## Provided data

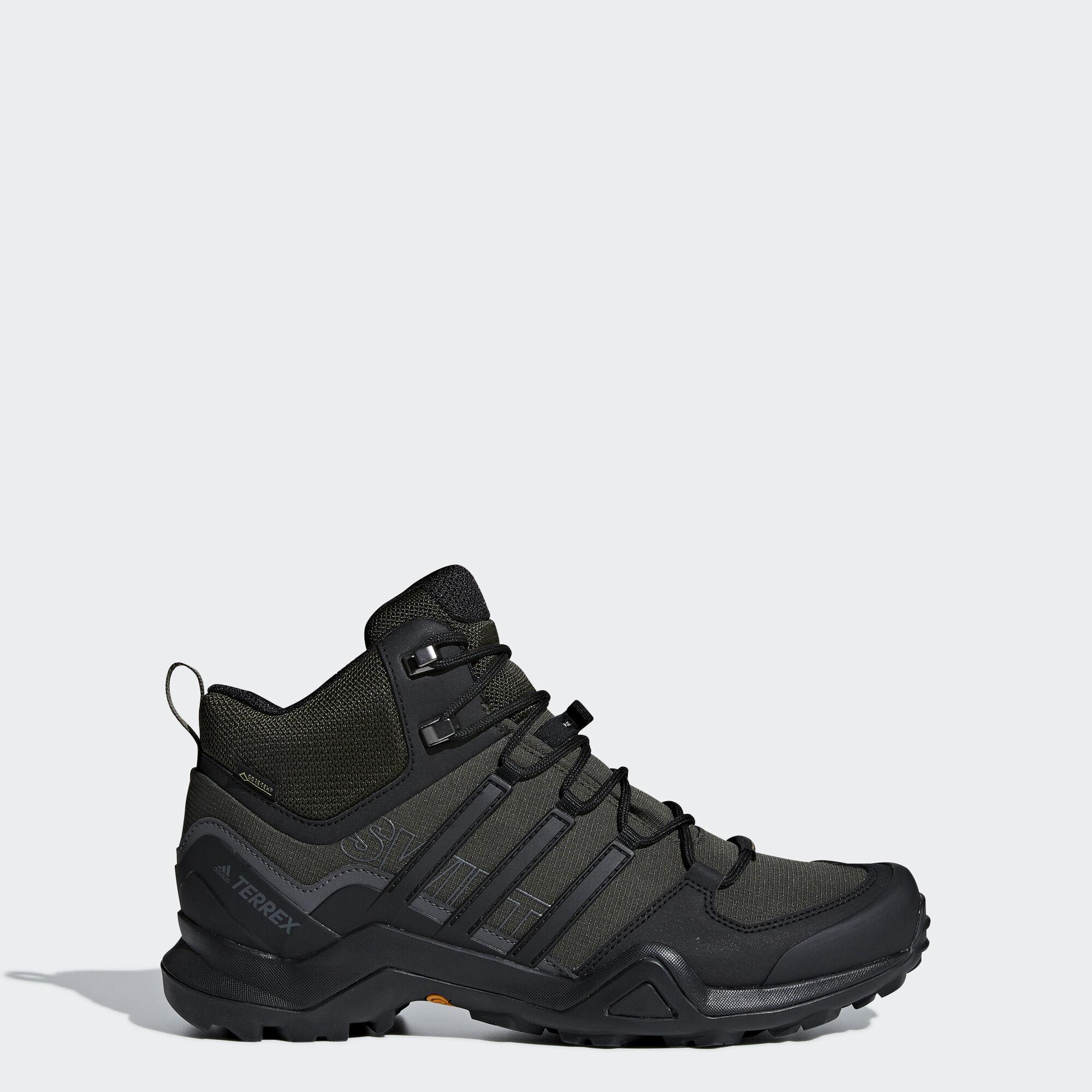Boots BlackUs Gsg 9 Adidas 2 6bgfy7Y
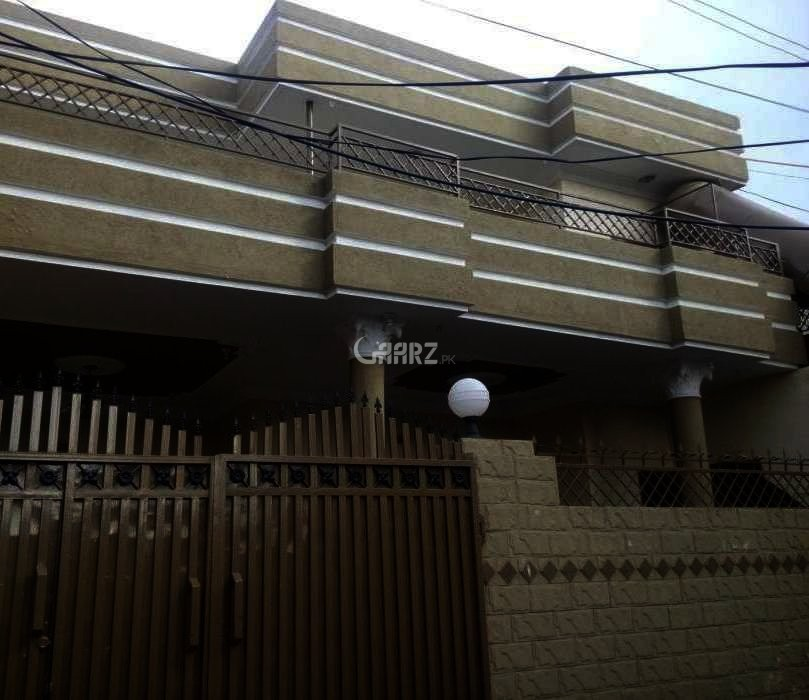 10 Marla Upper Portion For Rent Hayatabad Phase 7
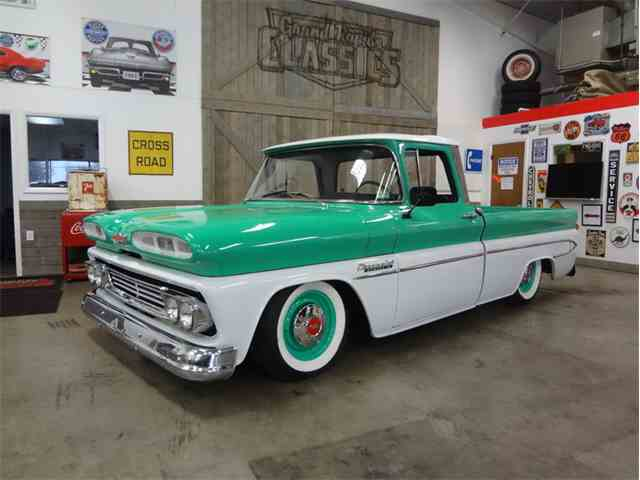 Picture of '60 Apache - N6HX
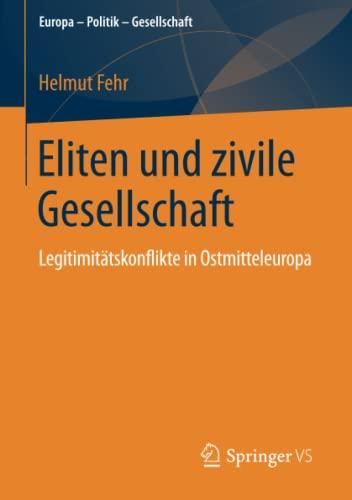 Eliten und zivile Gesellschaft: Helmut Fehr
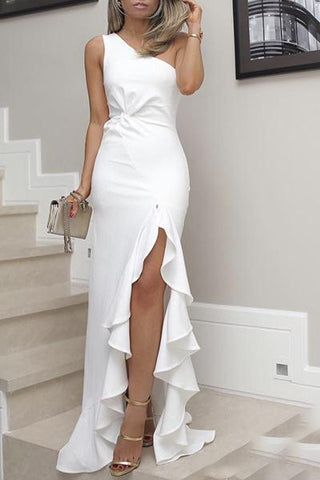 White Ruffle Gown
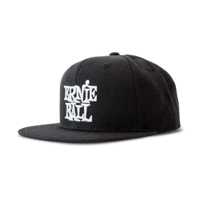 Black with White Stacked Ernie Ball Logo Hat Thumb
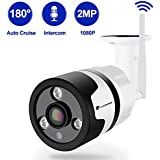 Luowice Wireless Security Camera Outdoor 1080P WIFI IP Camera 180 Degree Fisheye Panoramic Surveillance Video Camera Night Vision 50ft Waterproof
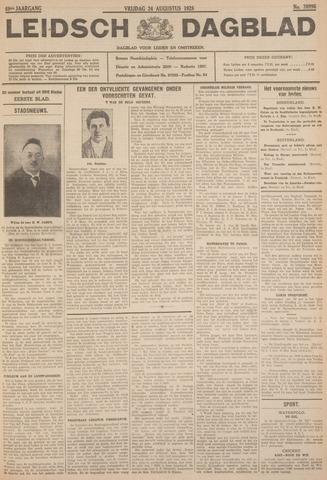 Leidsch Dagblad 1928-08-24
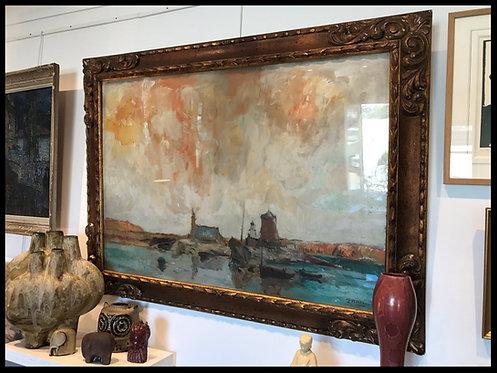 Masui Paul-Auguste (1888-1981) - Camaret-sur-mer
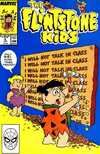Flintstone Kids #6 Comic Books - Covers, Scans, Photos  in Flintstone Kids Comic Books - Covers, Scans, Gallery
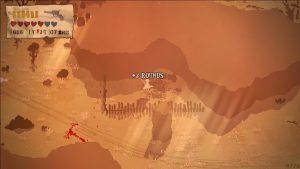 colt canyon 6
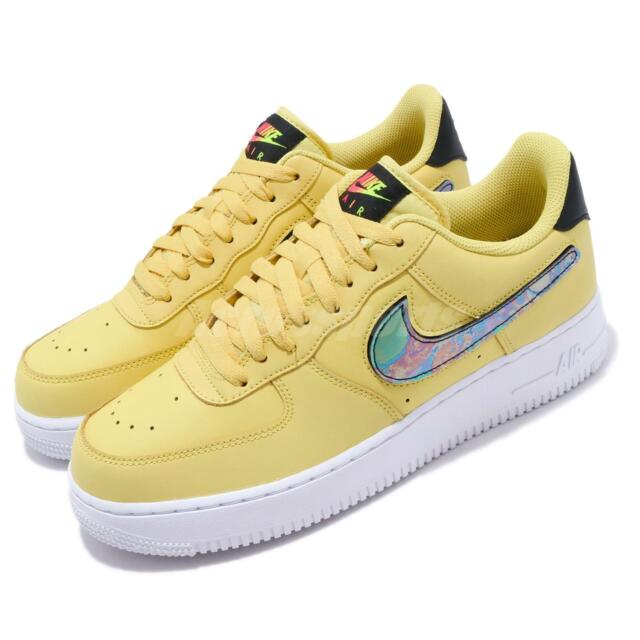 size 7 cheap for discount large discount Nike Air Force 1 07 LV8 Yellow Pulse Swoosh Mens Casual Shoes CI0064-700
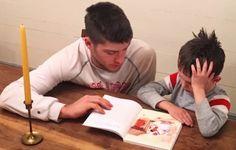 Catholic Saints for Children by Ignatius Press Catholic Saints, Field Guide, Acting, Playing Cards, Reading, Children, Kids, Playing Card Games, Reading Books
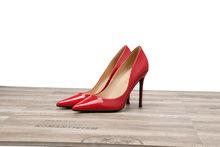 HKXN/весна 2020; Новая популярная женская обувь; Туфли с острым носком; Модельные туфли из лакированной кожи; Свадебные туфли на высоком каблуке;...(Китай)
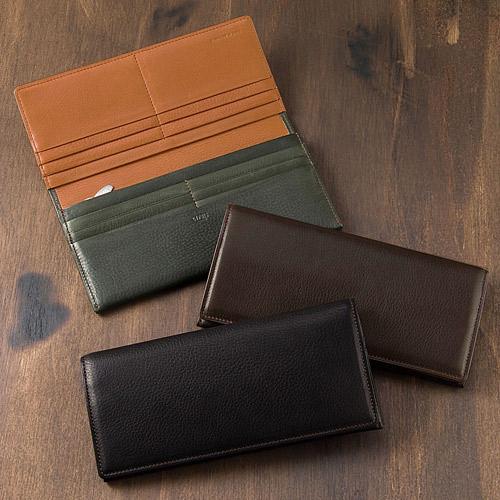 長財布(小銭入れ付きササマチ束入)■シルキーキップ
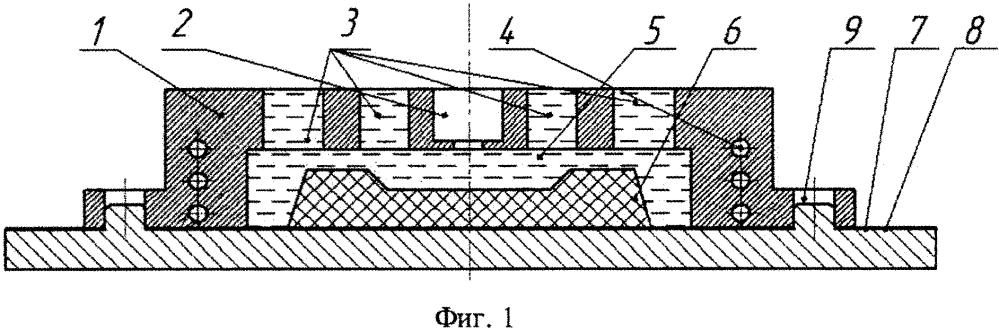 Способ изготовления металлополимерных формообразующих поверхностей матриц и пуансонов пресс-форм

## What this task involves
Pictures are to be omitted. The lines from the line holding "colt canyon 6" through the closing line of the data above are to be set down exactly, and nothing more.

## Solution to this problem
 colt canyon 6
 size 7 cheap for discount large discount Nike Air Force 1 07 LV8 Yellow Pulse Swoosh Mens Casual Shoes CI0064-700
 Catholic Saints for Children by Ignatius Press Catholic Saints, Field Guide, Acting, Playing Cards, Reading, Children, Kids, Playing Card Games, Reading Books
 HKXN/весна 2020; Новая популярная женская обувь; Туфли с острым носком; Модельные туфли из лакированной кожи; Свадебные туфли на высоком каблуке;...(Китай)
 長財布(小銭入れ付きササマチ束入)■シルキーキップ
 Способ изготовления металлополимерных формообразующих поверхностей матриц и пуансонов пресс-форм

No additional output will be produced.